05 May 2006

Io paean, io paean!

In the year 391, the emperor Theodosius closed the temples of the eastern Roman Empire (not yet the Byzantine empire, I suppose). The worship of the Olympian patheon was, thus, prohibited. Yesterday, after 1,715 years that ban was lifted by a Greek court.

"What we want, now, is for the government to fully recognise our religion," Vasillis Tsantilas told the Guardian. "We will petition the Greek parliament, and the EU if that fails, for access to worship in places like the Acropolis, for permission to have our own cemeteries and, where necessary, to re-bury the [ancient] bones of the dead.

About 98% of Greeks are Orthodox Christian, and all other religions except Judaism and Islam had been banned.

Yet the pagans say as many as 2,000 Greeks have signed up to their movement.
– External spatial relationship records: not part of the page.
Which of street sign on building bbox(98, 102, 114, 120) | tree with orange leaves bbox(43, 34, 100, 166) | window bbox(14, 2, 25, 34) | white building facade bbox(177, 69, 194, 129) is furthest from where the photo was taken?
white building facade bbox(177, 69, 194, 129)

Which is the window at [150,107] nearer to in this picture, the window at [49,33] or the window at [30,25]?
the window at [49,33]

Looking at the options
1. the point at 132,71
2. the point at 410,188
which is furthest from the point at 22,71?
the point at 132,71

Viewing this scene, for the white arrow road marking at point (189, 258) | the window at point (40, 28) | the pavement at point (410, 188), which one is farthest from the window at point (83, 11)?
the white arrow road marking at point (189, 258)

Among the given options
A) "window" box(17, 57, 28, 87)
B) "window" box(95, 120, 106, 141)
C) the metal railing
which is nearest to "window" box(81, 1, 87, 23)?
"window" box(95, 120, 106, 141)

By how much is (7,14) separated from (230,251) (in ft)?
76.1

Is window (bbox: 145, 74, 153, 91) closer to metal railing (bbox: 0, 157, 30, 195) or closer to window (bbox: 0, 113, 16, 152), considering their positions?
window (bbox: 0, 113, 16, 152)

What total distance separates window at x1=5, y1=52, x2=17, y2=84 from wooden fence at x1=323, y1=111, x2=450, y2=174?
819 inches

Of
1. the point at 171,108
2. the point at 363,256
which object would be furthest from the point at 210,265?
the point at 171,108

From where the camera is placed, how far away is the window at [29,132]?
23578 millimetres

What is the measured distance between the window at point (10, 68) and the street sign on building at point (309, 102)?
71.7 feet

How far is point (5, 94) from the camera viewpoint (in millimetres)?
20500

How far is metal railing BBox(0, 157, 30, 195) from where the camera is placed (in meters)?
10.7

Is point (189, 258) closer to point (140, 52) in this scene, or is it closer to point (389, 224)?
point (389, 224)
Mr Tsantilas, 42, a computer scientist who came to paganism after toying with Buddhism, Taoism and Islam, said worshippers perceived the ancient gods as the "personification of the divine".

But Greece's powerful Orthodox Church takes a less charitable view, accusing the worshippers of idolatry and "poisonous New Age practices".

Father Eustathios Kollas, who presides over the community of Greek priests, said: "They are a handful of miserable resuscitators of a degenerate dead religion who wish to return to the monstrous dark delusions of the past."

Dionysus, one suspects, will have a hell of a thirst after seventeen centuries without a drink.